Erosion: loss of epithelial layer, may extend into muscularis mucosa but will not break through. Ulcer: loss of mucosal layer.
In what 2 regions are ulcers mostly found in the GI tract?
Stomach, duodenum.
What type of infiltrate is seen on biopsy in Acute and Chronic gastritis?
Acute: Neutrophil.
Chronic: Lymphocytes, plasma cells, macrophages.
What are the 2 common causes of Chronic gastritis?
Autoimmune (type A), H. pylori (type B).
What are symptoms of dyspepsia?
Dyspepsia = indigestion.
Symptoms include nausea, vomiting, loss of appetite, abdominal pain.
What are symptoms of acute gastritis? They are often worsened by…
Dyspepsia, food.
What are the 2 underlying mechanisms that lead to acute gastritis?
Excess acid, loss of protection (mucous, bicarbonate).
ACh and histamine [stimulate/inhibit] acid production.
Stimulate.
Prostaglandins [stimulate/inhibit] acid production.
Inhibit.
Where are parietal cells found in the stomach?
Fundus and body.
What are 4 common causes of acute gastritis?
NSAIDS: block prostaglandin production, increases acid production.

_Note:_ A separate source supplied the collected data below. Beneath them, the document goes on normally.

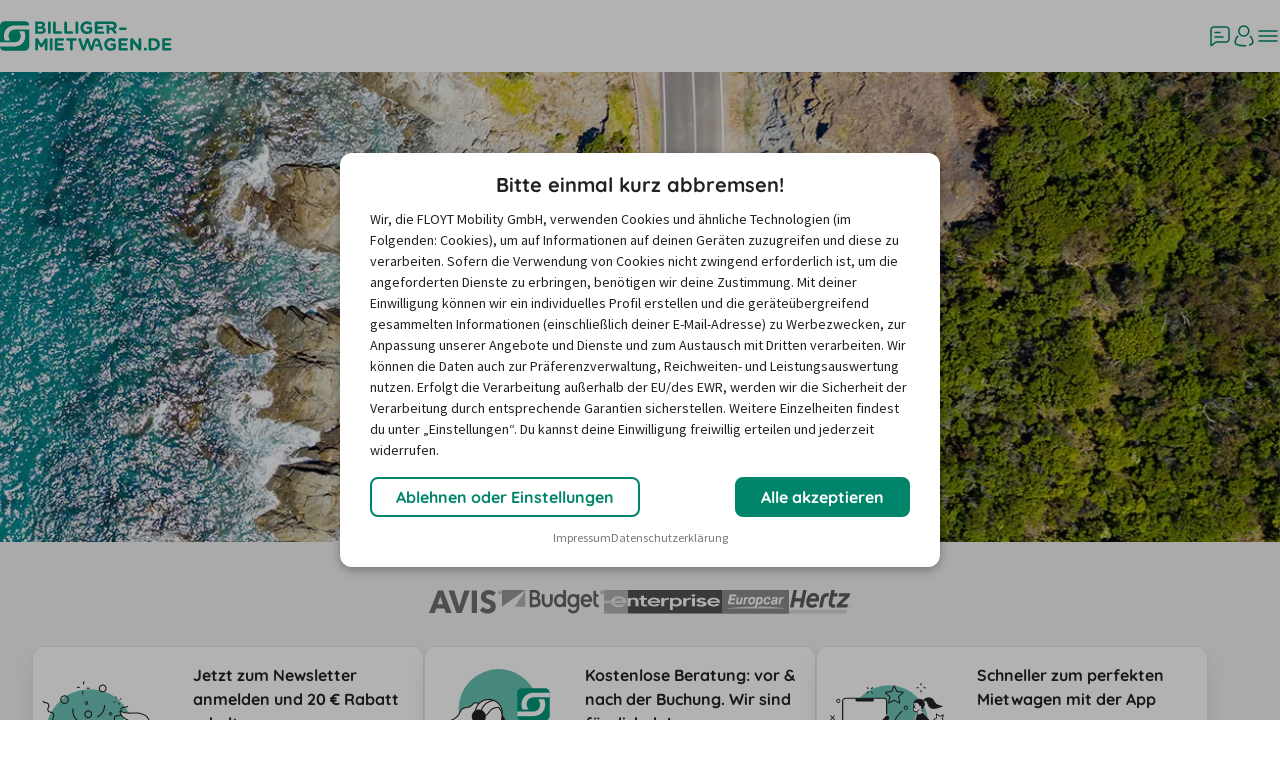

--- FILE ---
content_type: application/javascript
request_url: https://www.billiger-mietwagen.de/_next/static/d3j_tp32MfjjUKL1C654j/_ssgManifest.js
body_size: -257
content:
self.__SSG_MANIFEST=new Set(["\u002F404","\u002F503","\u002Fhalloween-gewinnspiel2023","\u002Fmietwagen-berlin-static","\u002Fnewsletter-static"]);self.__SSG_MANIFEST_CB&&self.__SSG_MANIFEST_CB()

Alcohol: directly damages mucosa, Chemotherapy: inhibits epithelial cell replication, H. Pylori.
What is Curling’s ulcer?
Occurs in burn patients.
Loss of skin → loss of fluids, decrease plasma volume → hypotension → decreased mucosal perfusion → mucosal damage.

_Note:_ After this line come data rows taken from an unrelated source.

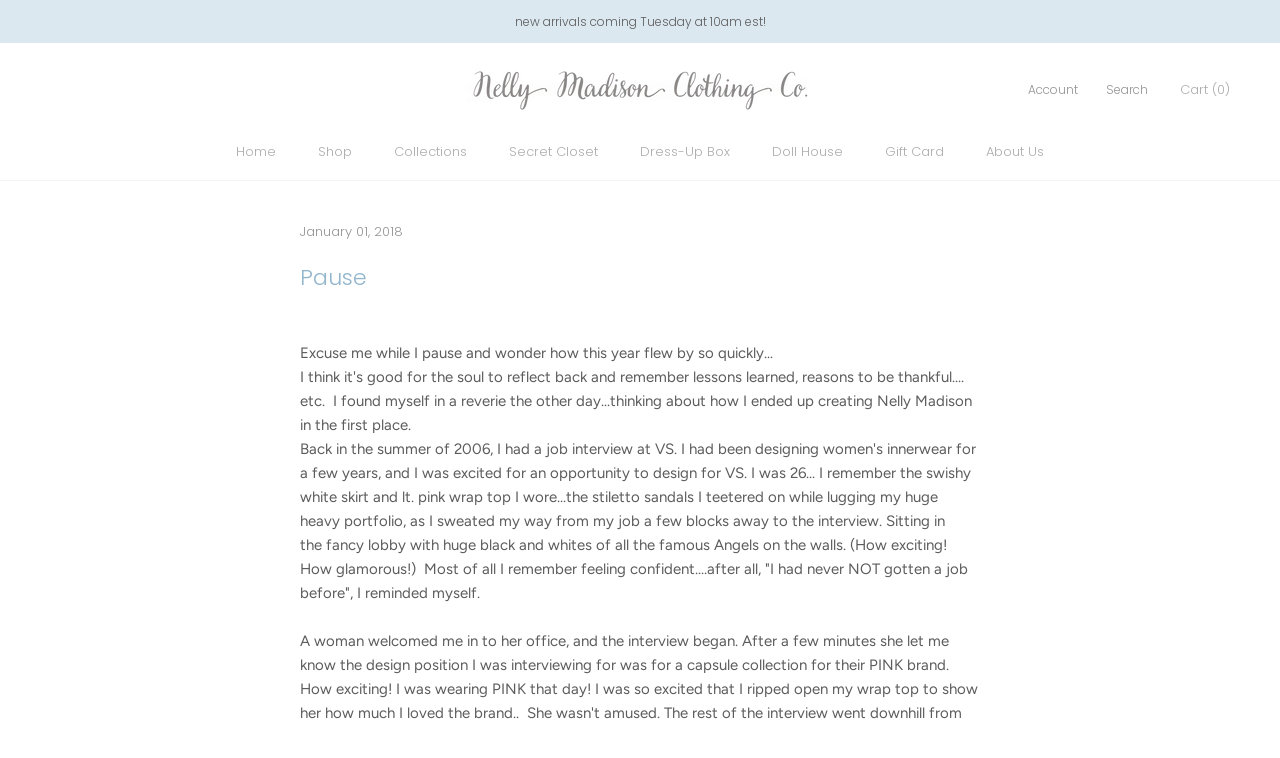

--- FILE ---
content_type: text/javascript
request_url: https://nellymadisonclothing.com/cdn/shop/t/8/assets/custom.js?v=8814717088703906631645058561
body_size: -615
content:
//# sourceMappingURL=/cdn/shop/t/8/assets/custom.js.map?v=8814717088703906631645058561


--- FILE ---
content_type: text/javascript; charset=utf-8
request_url: https://s3.us-east-2.amazonaws.com/orderlogic-production/nelly-madison_constraints.js?1466692309
body_size: 203
content:
var olConstraints = {"shop_id":10193801,"money_format":"${{amount}}","order_min_quantity":null,"order_max_quantity":null,"messages":{},"tag_constraints":{},"tier":0,"deleted":false,"cart_metadata":false}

Any patient with extensive burns are usually put on what drug to prevent Curling’s ulcer?
PPI.
What are Cushing’s ulcers caused by?
Increased intracranial pressure i.e. tumor, hemorrhage → increased vagal stimulation → ↑ Ach to stomach → Excess acid production, gastritis/ulcer.
What are Stress ulcers caused by?
Shock, sepsis, trauma → ↓ mucosal perfusion → loss of protective barrier of mucous/bicarb.
What is used as prophylactic therapy for Stress ulcers?
Proton pump inhibitors (offered to all ICU patients).
Patients with Chronic gastritis are often _______ until complications develop.
Asymptomatic.
Autoimmune gastritis is also known as?
Pernicious anemia.
Pernicious anemia affects what part of the stomach?
Body/fundus (where parietal cells are located).
Autoimmune gastritis is more common in [M/W].
Women.
Pernicious anemia is associated with what other disease?
Gastric adenocarcinoma.
What is the most common cause of Chronic gastritis?
H. pylori.
What type of bacteria is H. pylori?
Gram negative rod.
H. pylori causes ulcers in what region of the GI tract?
Antrum of stomach.
An important virulence factor of H. pylori is ______. What is the function and what does it cause?
Urease.
Hydrolyzes urea → produces ammonium (alkaline) → protects bacteria from stomach acid and forms ammonium chloride which damages stomach.